I got invited into the AI Test Kitchen by Google to begin beta testing out some early versions of their AI apps. The only one I saw available to me at this point in time was MusicLM, which was fine since I am curious about how text might be transformed into music by AI. (I’ve done some various explorations around AI and music lately. See here and here).
MusicLM was simple to use — write a text describing a kind of music (instrument, style, etc.) and you can add things like a mood or atmosphere and it kicks out two sample tracks, with an invitation to choose the best one. This is a trial version of the app and testing platform, so Google is learning from people like me using it. I suspect it may eventually be of use to video makers seeking short musical interlude snippets (but I worry it will put musicians and composers out of work).
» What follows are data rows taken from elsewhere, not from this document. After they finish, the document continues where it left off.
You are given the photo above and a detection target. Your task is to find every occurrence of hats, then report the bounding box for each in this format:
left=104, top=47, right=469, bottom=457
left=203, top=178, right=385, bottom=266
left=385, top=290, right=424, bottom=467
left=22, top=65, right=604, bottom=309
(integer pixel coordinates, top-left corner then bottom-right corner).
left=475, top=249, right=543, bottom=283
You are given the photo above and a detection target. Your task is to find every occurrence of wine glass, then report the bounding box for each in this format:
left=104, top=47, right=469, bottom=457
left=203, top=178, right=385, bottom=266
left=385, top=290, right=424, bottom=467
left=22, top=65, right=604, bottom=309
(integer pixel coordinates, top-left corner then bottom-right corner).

I tried out a few prompts. Some were fine, capturing something close to what I might have expected from an AI sound generator. Some were pretty bad, choppy to the point you could almost hear the music samples being stitched together to make the file. Like I said, it’s learning.
The site does let you download your file, so I grabbed a file and took a screenshot and created the media piece above (here is direct link). My prompt here was: “Electronic keys over minor chords.” (An earlier prompt — a solo saxophone — gave me a pretty strange mix and I think I heard some Charlie Parker in there.
Here is what the Google folks write about what they are up to with MusicLM:
We introduce MusicLM, a model generating high-fidelity music from text descriptions such as “a calming violin melody backed by a distorted guitar riff”. MusicLM casts the process of conditional music generation as a hierarchical sequence-to-sequence modeling task, and it generates music at 24 kHz that remains consistent over several minutes. Our experiments show that MusicLM outperforms previous systems both in audio quality and adherence to the text description. Moreover, we demonstrate that MusicLM can be conditioned on both text and a melody in that it can transform whistled and hummed melodies according to the style described in a text caption.
I guess Google will be adding new AI-engined apps into the kitchen for testing. I’ll be curious.
Peace (and Sound),